Hedefler:
1. Engels'in konut sorunu makaleleriyle ilgili metnin ana paragrafında adı geçen bütün kişileri sıralayın.
2. Engels'in konut sorunu makaleleriyle ilgili metinden "Özdeş Özbay" ifadesinden "Sax ile tartışır." ifadesine kadar uzanan kısmı kelimesi kelimesine aktarın.

Metin Bölümü:
Özdeş Özbay

1870'lerde Almanya'da artan sanayileşme ve kentleşme dolayısıyla artan işçi sınıfı nüfusu nedeniyle sanayi şehirlerinde konut sıkıntısı baş göstermişti. Engels, bu dönemde Alman Sosyal Demokrat İşçi Partisi'nin* merkezi organı olan Volksstaat için "Konut sorunu Üzerine" başlıklı 3 ayrı makale yazdı.  Engels'in makalelerindeki temel düşünce, proletaryanın devrimci sınıf politikasının reformist politikalarla değiştirilemeyeceği üzerineydi. Makalelerde Proudhoncu* reformist Dr. A. Mülberger ve burjuva sosyalisti olmakla itham ettiği Dr. Sax ile tartışır.

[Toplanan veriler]
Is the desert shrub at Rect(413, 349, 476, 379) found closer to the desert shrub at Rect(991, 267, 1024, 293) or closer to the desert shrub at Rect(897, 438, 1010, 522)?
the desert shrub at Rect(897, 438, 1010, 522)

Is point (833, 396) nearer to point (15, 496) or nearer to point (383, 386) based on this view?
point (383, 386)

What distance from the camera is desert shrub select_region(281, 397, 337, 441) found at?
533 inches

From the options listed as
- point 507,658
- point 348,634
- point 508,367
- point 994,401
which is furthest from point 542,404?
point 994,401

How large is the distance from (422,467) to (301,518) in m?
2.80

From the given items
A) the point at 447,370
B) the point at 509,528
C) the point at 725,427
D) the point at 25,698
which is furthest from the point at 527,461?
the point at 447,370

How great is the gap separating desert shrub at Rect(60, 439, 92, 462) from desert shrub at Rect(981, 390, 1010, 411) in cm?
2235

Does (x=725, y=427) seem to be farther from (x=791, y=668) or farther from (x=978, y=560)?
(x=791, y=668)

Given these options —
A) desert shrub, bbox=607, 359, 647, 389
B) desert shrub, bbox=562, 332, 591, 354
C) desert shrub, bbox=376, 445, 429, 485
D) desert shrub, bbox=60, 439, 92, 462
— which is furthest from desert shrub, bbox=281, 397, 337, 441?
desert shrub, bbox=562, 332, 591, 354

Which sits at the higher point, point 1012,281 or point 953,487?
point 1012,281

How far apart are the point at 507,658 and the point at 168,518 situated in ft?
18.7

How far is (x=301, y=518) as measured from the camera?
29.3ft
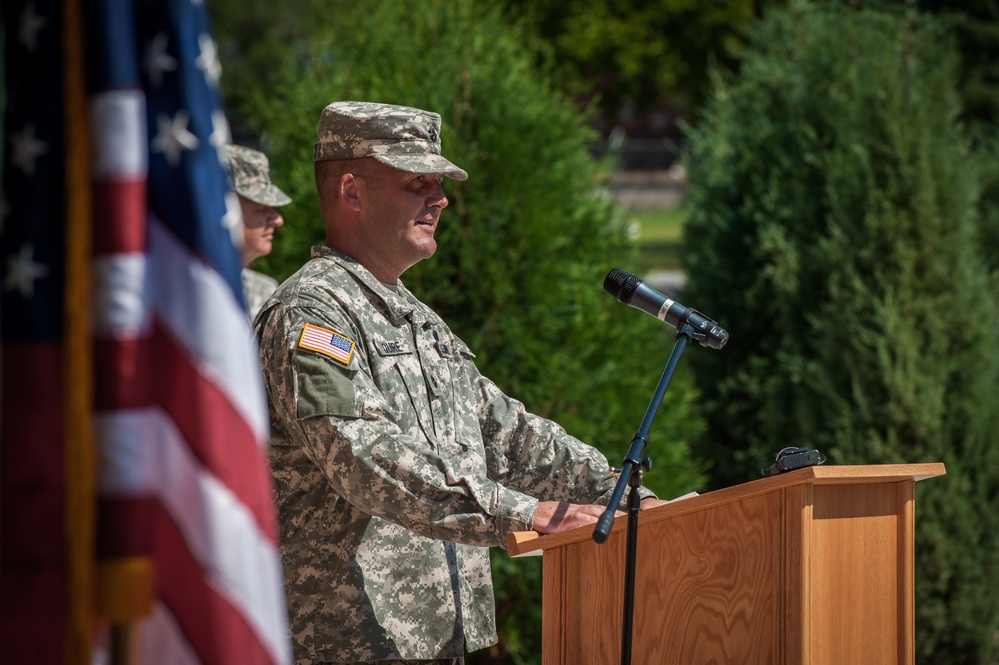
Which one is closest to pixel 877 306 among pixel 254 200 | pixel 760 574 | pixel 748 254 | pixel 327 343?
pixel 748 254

Tam Yanıtlar:
1. Engels, Dr. A. Mülberger, Dr. Sax

2.
Özdeş Özbay

1870'lerde Almanya'da artan sanayileşme ve kentleşme dolayısıyla artan işçi sınıfı nüfusu nedeniyle sanayi şehirlerinde konut sıkıntısı baş göstermişti. Engels, bu dönemde Alman Sosyal Demokrat İşçi Partisi'nin* merkezi organı olan Volksstaat için "Konut sorunu Üzerine" başlıklı 3 ayrı makale yazdı.  Engels'in makalelerindeki temel düşünce, proletaryanın devrimci sınıf politikasının reformist politikalarla değiştirilemeyeceği üzerineydi. Makalelerde Proudhoncu* reformist Dr. A. Mülberger ve burjuva sosyalisti olmakla itham ettiği Dr. Sax ile tartışır.